Load Custom Model

I tried look into this similar issue: Custom GPT2 Model won't load after training

but still…

class CustomClass(PreTrainedModel):
    def __init__(self, config, num_labels):
        super().__init__(config, num_labels)
        self.distilbert = DistilBertModel.from_pretrained('distilbert-base-uncased')
        self.pre_classifier = torch.nn.Linear(768, 768)
        self.dropout = torch.nn.Dropout(0.1)
        self.classifier = torch.nn.Linear(768, num_labels)

    def forward(self, input_ids, attention_mask):
        distilbert_output = self.distilbert(input_ids=input_ids, attention_mask=attention_mask)
        hidden_state = distilbert_output[0]
        pooled_output = hidden_state[:, 0]
        pooled_output = self.pre_classifier(pooled_output)
        pooled_output = torch.nn.Tanh()(pooled_output) 
        pooled_output = self.dropout(pooled_output)  
        output = self.classifier(pooled_output)  
        return output

I was able to fine tune with a linear classifier for a classification job.

config = PretrainedConfig(name_or_path='own-model', num_labels=100, output_hidden_states=True)

model = CustomClass(config, 100)

I can also save it with

model.save_pretrained(PATH)

But when I try to load it with

new_model=PreTrainedModel.from_pretrained('./PATH/')

i got 'NoneType' object has no attribute 'from_pretrained' which is really strange

Alternatively, with a config file, this doesnt throw error though the model weights wont load

new_config=PretrainedConfig.from_pretrained('./PATH/') new_model=PreTrainedModel.from_pretrained('./PATH/', config=new_config)

please help. I am running out of idea. Oh and I am at v4.6.0

Thank you!

You should use CustomClass.from_pretrained. PreTrainedModel.from_pretrained won’t work directly.

CustomClass.from_pretrained didnt work for me, and still getting the same error. Not sure why from_pretrained isn’t inherited as a class method.

But this “seems” to work. Strange it didnt need from_pretrained but just instantiate a model. I read it somewhere loading with config wont load weights, so I suspect it is still NOT done.

cfg = PretrainedConfig.from_pretrained('./PATH/')
model = CustomClass(cfg, num_labels=100)

Oh you need to add some class variables to your custom model, specifically:

config_class = CustomConfig

and have your config be an instance of a CustomConfig (it might work with config_class = PretrainedConfig but I’m not 100% sure).

class CustomClass(PreTrainedModel):

    class_config = PretrainedConfig   # class attribute like this here?

    def __init__(self, config, num_labels):
        super().__init__(config, num_labels)
        self.distilbert = DistilBertModel.from_pretrained('distilbert-base-uncased')
        self.pre_classifier = torch.nn.Linear(768, 768)
        self.dropout = torch.nn.Dropout(0.1)
        self.classifier = torch.nn.Linear(768, num_labels)

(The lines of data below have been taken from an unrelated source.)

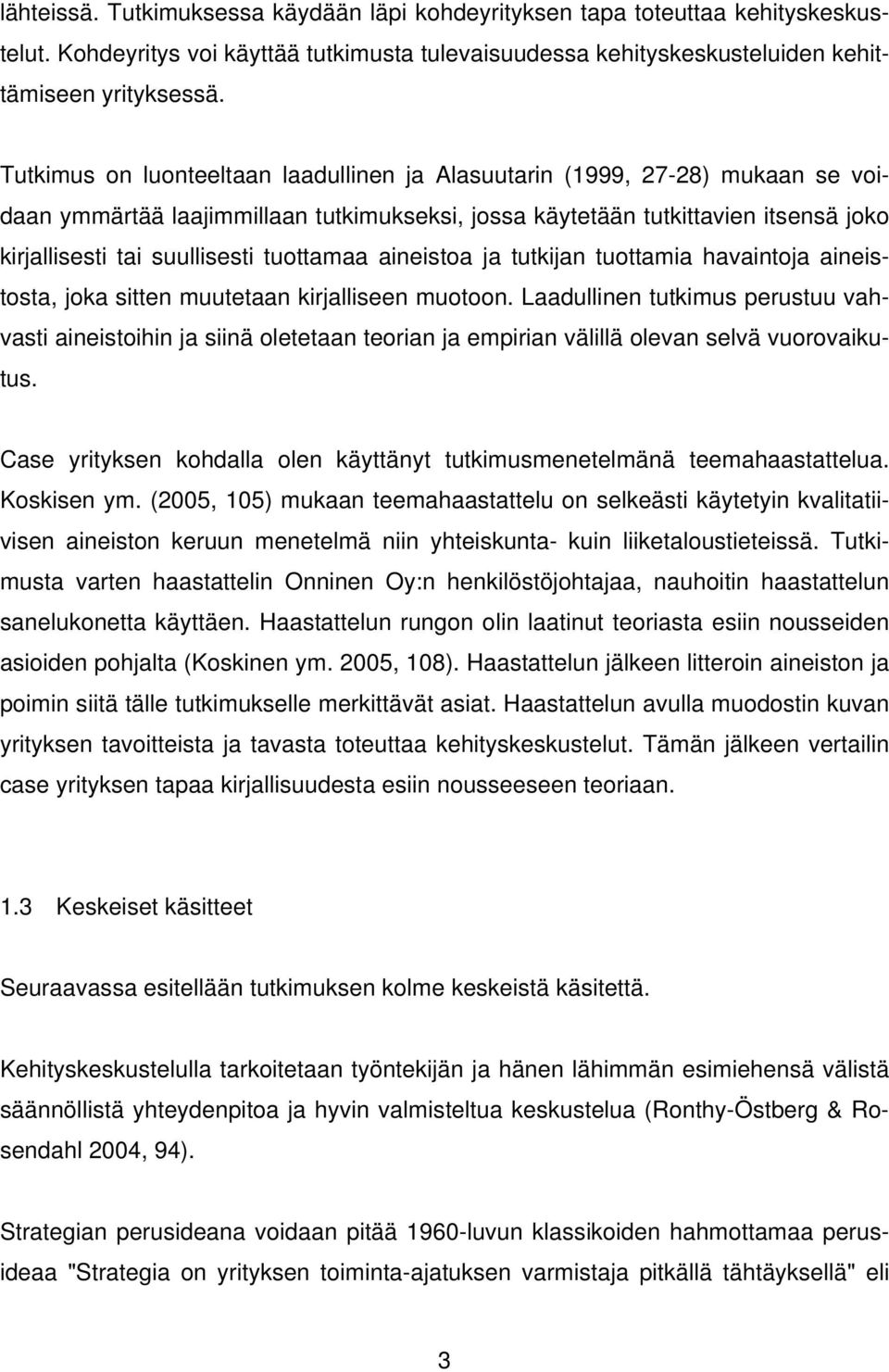 lähteissä. Tutkimuksessa käydään läpi kohdeyrityksen tapa toteuttaa kehityskeskustelut. Kohdeyritys voi käyttää tutkimusta tulevaisuudessa kehityskeskusteluiden kehittämiseen yrityksessä.

Tutkimus on luonteeltaan laadullinen ja Alasuutarin (1999, 27-28) mukaan se voidaan ymmärtää laajimmillaan tutkimukseksi, jossa käytetään tutkittavien itsensä joko kirjallisesti tai suullisesti tuottamaa aineistoa ja tutkijan tuottamia havaintoja aineistosta, joka sitten muutetaan kirjalliseen muotoon. Laadullinen tutkimus perustuu vahvasti aineistoihin ja siinä oletetaan teorian ja empirian välillä olevan selvä vuorovaikutus.

Case yrityksen kohdalla olen käyttänyt tutkimusmenetelmänä teemahaastattelua. Koskisen ym. (2005, 105) mukaan teemahaastattelu on selkeästi käytetyin kvalitatiivisen aineiston keruun menetelmä niin yhteiskunta- kuin liiketaloustieteissä. Tutkimusta varten haastattelin Onninen Oy:n henkilöstöjohtajaa, nauhoitin haastattelun sanelukonetta käyttäen. Haastattelun rungon olin laatinut teoriasta esiin nousseiden asioiden pohjalta (Koskinen ym. 2005, 108). Haastattelun jälkeen litteroin aineiston ja poimin siitä tälle tutkimukselle merkittävät asiat. Haastattelun avulla muodostin kuvan yrityksen tavoitteista ja tavasta toteuttaa kehityskeskustelut. Tämän jälkeen vertailin case yrityksen tapaa kirjallisuudesta esiin nousseeseen teoriaan.

1.3 Keskeiset käsitteet

Seuraavassa esitellään tutkimuksen kolme keskeistä käsitettä.

Kehityskeskustelulla tarkoitetaan työntekijän ja hänen lähimmän esimiehensä välistä säännöllistä yhteydenpitoa ja hyvin valmisteltua keskustelua (Ronthy-Östberg & Rosendahl 2004, 94).

Strategian perusideana voidaan pitää 1960-luvun klassikoiden hahmottamaa perusideaa "Strategia on yrityksen toiminta-ajatuksen varmistaja pitkällä tähtäyksellä" eli

3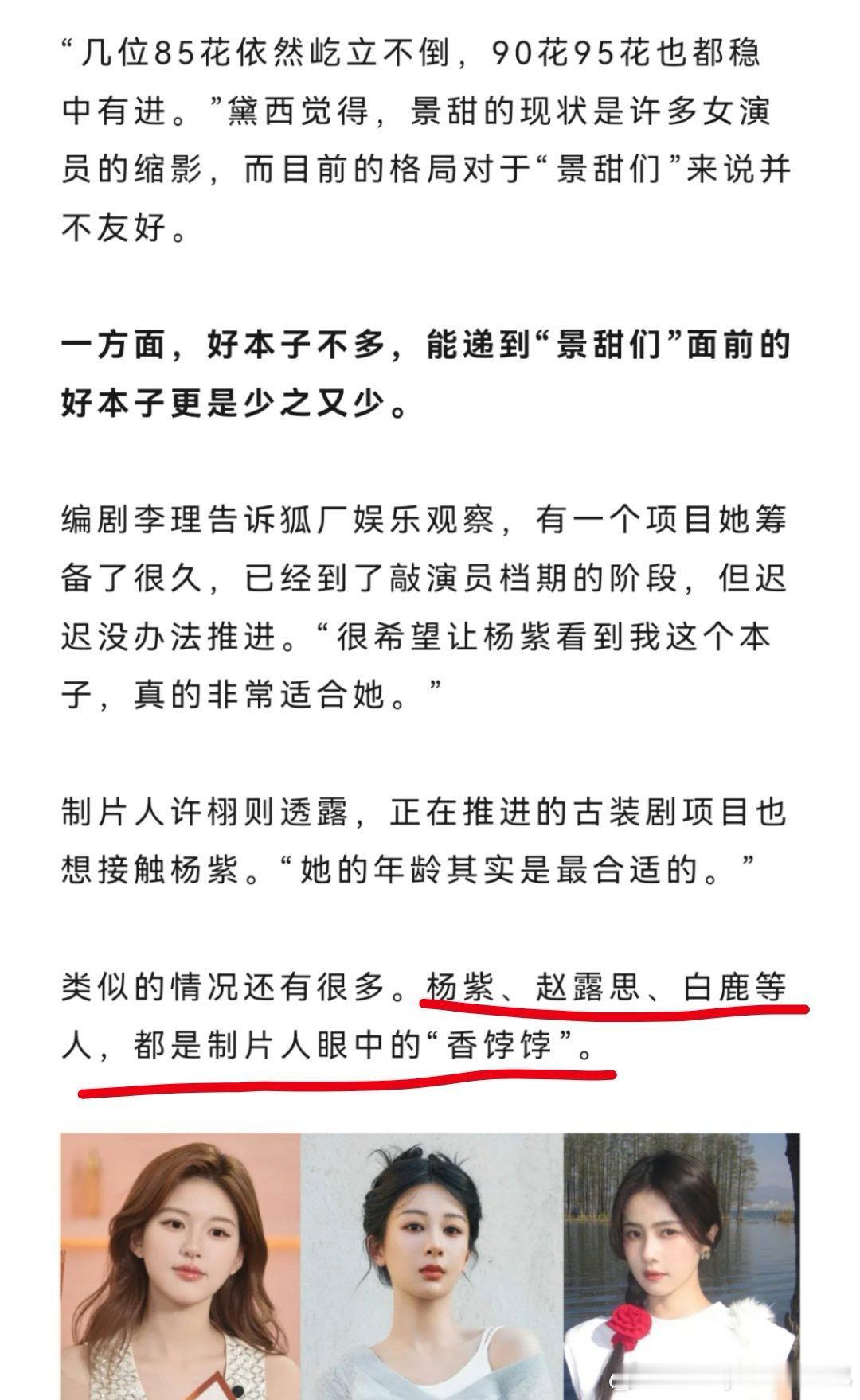 “几位85花依然屹立不倒，90花95花也都稳中有进。”黛西觉得，景甜的现状是许多女演员的缩影，而目前的格局对于“景甜们”来说并不友好。

一方面，好本子不多，能递到“景甜们”面前的好本子更是少之又少。

编剧李理告诉狐厂娱乐观察，有一个项目她筹备了很久，已经到了敲演员档期的阶段，但迟迟没办法推进。“很希望让杨紫看到我这个本子，真的非常适合她。”

制片人许栩则透露，正在推进的古装剧项目也想接触杨紫。“她的年龄其实是最合适的。”

类似的情况还有很多。杨紫、赵露思、白鹿等人，都是制片人眼中的“香饽饽”。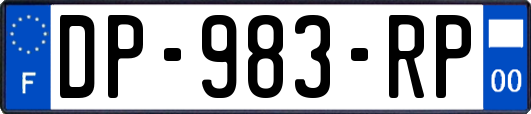 F

DP-983-RP

00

    def forward(self, input_ids, attention_mask):
        distilbert_output = self.distilbert(input_ids=input_ids, attention_mask=attention_mask)
        hidden_state = distilbert_output[0]
        pooled_output = hidden_state[:, 0]
        pooled_output = self.pre_classifier(pooled_output)
        pooled_output = torch.nn.Tanh()(pooled_output) 
        pooled_output = self.dropout(pooled_output)  
        output = self.classifier(pooled_output)  
        return output

I added it like above but still no luck to load it with

new_config=PretrainedConfig.from_pretrained('./PATH/') 

new_model=CusomClass.from_pretrained('./PATH/', config=new_config)

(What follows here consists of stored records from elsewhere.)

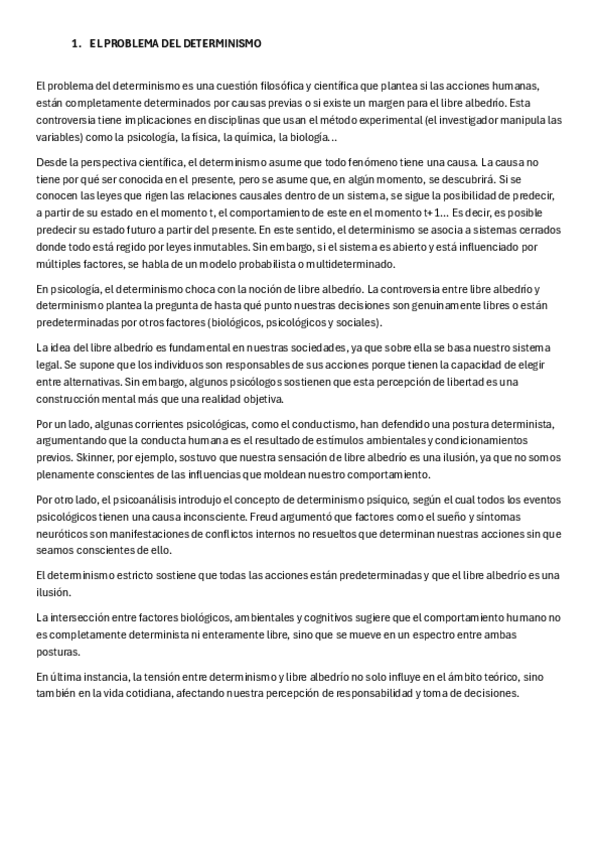 1. EL PROBLEMA DEL DETERMINISMO

El problema del determinismo es una cuestión filosófica y científica que plantea si las acciones humanas, están completamente determinados por causas previas o si existe un margen para el libre albedrío. Esta controversia tiene implicaciones en disciplinas que usan el método experimental (el investigador manipula las variables) como la psicología, la física, la química, la biología...

Desde la perspectiva científica, el determinismo asume que todo fenómeno tiene una causa. La causa no tiene por qué ser conocida en el presente, pero se asume que, en algún momento, se descubrirá. Si se conocen las leyes que rigen las relaciones causales dentro de un sistema, se sigue la posibilidad de predecir, a partir de su estado en el momento t, el comportamiento de este en el momento t+1... Es decir, es posible predecir su estado futuro a partir del presente. En este sentido, el determinismo se asocia a sistemas cerrados donde todo está regido por leyes inmutables. Sin embargo, si el sistema es abierto y está influenciado por múltiples factores, se habla de un modelo probabilista o multideterminado.

En psicología, el determinismo choca con la noción de libre albedrío. La controversia entre libre albedrío y determinismo plantea la pregunta de hasta qué punto nuestras decisiones son genuinamente libres o están predeterminadas por otros factores (biológicos, psicológicos y sociales).

La idea del libre albedrío es fundamental en nuestras sociedades, ya que sobre ella se basa nuestro sistema legal. Se supone que los individuos son responsables de sus acciones porque tienen la capacidad de elegir entre alternativas. Sin embargo, algunos psicólogos sostienen que esta percepción de libertad es una construcción mental más que una realidad objetiva.

Por un lado, algunas corrientes psicológicas, como el conductismo, han defendido una postura determinista, argumentando que la conducta humana es el resultado de estímulos ambientales y condicionamientos previos. Skinner, por ejemplo, sostuvo que nuestra sensación de libre albedrío es una ilusión, ya que no somos plenamente conscientes de las influencias que moldean nuestro comportamiento.

Por otro lado, el psicoanálisis introdujo el concepto de determinismo psíquico, según el cual todos los eventos psicológicos tienen una causa inconsciente. Freud argumentó que factores como el sueño y síntomas neuróticos son manifestaciones de conflictos internos no resueltos que determinan nuestras acciones sin que seamos conscientes de ello.

El determinismo estricto sostiene que todas las acciones están predeterminadas y que el libre albedrío es una ilusión.

La intersección entre factores biológicos, ambientales y cognitivos sugiere que el comportamiento humano no es completamente determinista ni enteramente libre, sino que se mueve en un espectro entre ambas posturas.

En última instancia, la tensión entre determinismo y libre albedrío no solo influye en el ámbito teórico, sino también en la vida cotidiana, afectando nuestra percepción de responsabilidad y toma de decisiones.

Any notebook that I can look at for reference. This is a very common pattern I suppose.

Looks like this is the way to load it with from_pretrained

new_config=PretrainedConfig.from_pretrained('./PATH/') 
new_model=CustomClass.from_pretrained(pretrained_model_name_or_path='./PATH/', config=new_config, num_labels=100)

I have to verify the weights are also loaded successfully.

By doing above, it is still not picking the weights properly. Can you share any reference where examples of inheriting PreTrainedModel is used to create custom model? And how to re-load it with from_pretrained?